*Exercise objective:* Please turn the listing, from the line containing "In this scene" through the end of the listing, into a Markdown table with the columns "Row" and "Line", leaving out blank lines.

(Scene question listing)

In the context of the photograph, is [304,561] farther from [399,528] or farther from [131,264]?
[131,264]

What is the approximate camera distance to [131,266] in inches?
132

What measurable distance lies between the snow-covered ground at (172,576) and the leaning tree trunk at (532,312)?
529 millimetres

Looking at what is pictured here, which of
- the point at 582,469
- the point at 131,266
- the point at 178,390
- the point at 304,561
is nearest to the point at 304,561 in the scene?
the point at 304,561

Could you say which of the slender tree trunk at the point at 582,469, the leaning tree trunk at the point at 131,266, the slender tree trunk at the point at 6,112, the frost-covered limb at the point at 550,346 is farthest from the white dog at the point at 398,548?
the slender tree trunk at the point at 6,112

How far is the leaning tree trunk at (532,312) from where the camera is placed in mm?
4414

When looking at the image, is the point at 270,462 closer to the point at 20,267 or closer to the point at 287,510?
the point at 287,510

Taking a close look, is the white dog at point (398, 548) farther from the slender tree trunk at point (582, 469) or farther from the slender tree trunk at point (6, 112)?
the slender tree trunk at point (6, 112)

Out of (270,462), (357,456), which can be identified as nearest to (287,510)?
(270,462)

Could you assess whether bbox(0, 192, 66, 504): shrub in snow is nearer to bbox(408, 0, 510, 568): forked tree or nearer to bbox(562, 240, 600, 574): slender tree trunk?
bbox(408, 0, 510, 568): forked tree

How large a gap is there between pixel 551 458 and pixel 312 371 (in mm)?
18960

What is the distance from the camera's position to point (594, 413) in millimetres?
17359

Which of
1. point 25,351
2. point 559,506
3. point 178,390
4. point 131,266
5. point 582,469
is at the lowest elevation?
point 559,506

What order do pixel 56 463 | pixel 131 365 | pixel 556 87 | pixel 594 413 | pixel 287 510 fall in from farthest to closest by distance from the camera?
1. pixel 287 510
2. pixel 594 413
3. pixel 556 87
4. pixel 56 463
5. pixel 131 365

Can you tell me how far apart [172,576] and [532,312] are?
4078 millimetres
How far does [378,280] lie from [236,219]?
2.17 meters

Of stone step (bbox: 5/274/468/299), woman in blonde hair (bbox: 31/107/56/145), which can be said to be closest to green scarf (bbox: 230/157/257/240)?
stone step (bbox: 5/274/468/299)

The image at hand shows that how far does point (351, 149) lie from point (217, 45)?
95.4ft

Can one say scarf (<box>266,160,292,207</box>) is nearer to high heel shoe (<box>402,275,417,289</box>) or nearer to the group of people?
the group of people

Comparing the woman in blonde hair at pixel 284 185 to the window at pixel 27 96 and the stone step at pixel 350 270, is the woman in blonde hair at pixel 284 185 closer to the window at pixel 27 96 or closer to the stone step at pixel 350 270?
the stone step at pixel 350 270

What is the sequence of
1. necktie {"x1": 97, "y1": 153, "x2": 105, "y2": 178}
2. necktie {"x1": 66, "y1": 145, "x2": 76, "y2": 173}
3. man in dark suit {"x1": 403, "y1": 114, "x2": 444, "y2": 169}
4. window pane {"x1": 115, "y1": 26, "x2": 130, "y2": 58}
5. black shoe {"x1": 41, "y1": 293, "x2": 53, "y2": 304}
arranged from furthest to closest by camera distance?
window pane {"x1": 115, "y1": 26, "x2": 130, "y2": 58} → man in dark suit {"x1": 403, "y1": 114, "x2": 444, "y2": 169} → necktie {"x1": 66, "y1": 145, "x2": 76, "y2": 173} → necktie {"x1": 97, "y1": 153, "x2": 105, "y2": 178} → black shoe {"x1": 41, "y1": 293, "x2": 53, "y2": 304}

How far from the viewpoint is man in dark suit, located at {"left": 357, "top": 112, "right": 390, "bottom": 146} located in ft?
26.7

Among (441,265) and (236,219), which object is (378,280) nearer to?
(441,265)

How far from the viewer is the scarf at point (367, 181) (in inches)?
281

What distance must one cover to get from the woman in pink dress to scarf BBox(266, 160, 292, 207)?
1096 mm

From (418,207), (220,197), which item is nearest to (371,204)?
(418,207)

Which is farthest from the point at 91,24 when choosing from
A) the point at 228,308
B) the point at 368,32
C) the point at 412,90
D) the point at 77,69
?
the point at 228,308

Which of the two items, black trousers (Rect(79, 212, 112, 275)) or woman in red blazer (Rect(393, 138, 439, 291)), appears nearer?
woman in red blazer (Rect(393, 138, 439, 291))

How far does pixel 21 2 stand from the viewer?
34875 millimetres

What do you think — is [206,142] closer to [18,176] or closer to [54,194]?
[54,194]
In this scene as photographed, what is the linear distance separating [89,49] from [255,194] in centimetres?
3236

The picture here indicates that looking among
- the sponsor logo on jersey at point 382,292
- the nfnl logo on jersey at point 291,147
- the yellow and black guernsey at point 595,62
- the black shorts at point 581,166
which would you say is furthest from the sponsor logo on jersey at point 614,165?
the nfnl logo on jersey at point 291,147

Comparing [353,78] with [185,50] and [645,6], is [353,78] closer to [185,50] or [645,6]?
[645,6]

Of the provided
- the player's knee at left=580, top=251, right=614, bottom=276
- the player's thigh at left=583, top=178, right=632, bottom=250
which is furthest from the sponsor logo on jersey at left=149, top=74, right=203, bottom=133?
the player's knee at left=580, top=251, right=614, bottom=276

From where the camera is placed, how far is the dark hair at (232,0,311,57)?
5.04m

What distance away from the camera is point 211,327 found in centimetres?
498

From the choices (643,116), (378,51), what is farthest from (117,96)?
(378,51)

*Finished answer:*
| Row | Line |
|---|---|
| 1 | In this scene as photographed, what is the linear distance separating [89,49] from [255,194] in centimetres? |
| 2 | 3236 |
| 3 | The picture here indicates that looking among |
| 4 | - the sponsor logo on jersey at point 382,292 |
| 5 | - the nfnl logo on jersey at point 291,147 |
| 6 | - the yellow and black guernsey at point 595,62 |
| 7 | - the black shorts at point 581,166 |
| 8 | which would you say is furthest from the sponsor logo on jersey at point 614,165? |
| 9 | the nfnl logo on jersey at point 291,147 |
| 10 | Comparing [353,78] with [185,50] and [645,6], is [353,78] closer to [185,50] or [645,6]? |
| 11 | [645,6] |
| 12 | Of the provided |
| 13 | - the player's knee at left=580, top=251, right=614, bottom=276 |
| 14 | - the player's thigh at left=583, top=178, right=632, bottom=250 |
| 15 | which is furthest from the sponsor logo on jersey at left=149, top=74, right=203, bottom=133? |
| 16 | the player's knee at left=580, top=251, right=614, bottom=276 |
| 17 | From where the camera is placed, how far is the dark hair at (232,0,311,57)? |
| 18 | 5.04m |
| 19 | What distance away from the camera is point 211,327 found in centimetres? |
| 20 | 498 |
| 21 | From the choices (643,116), (378,51), what is farthest from (117,96)? |
| 22 | (378,51) |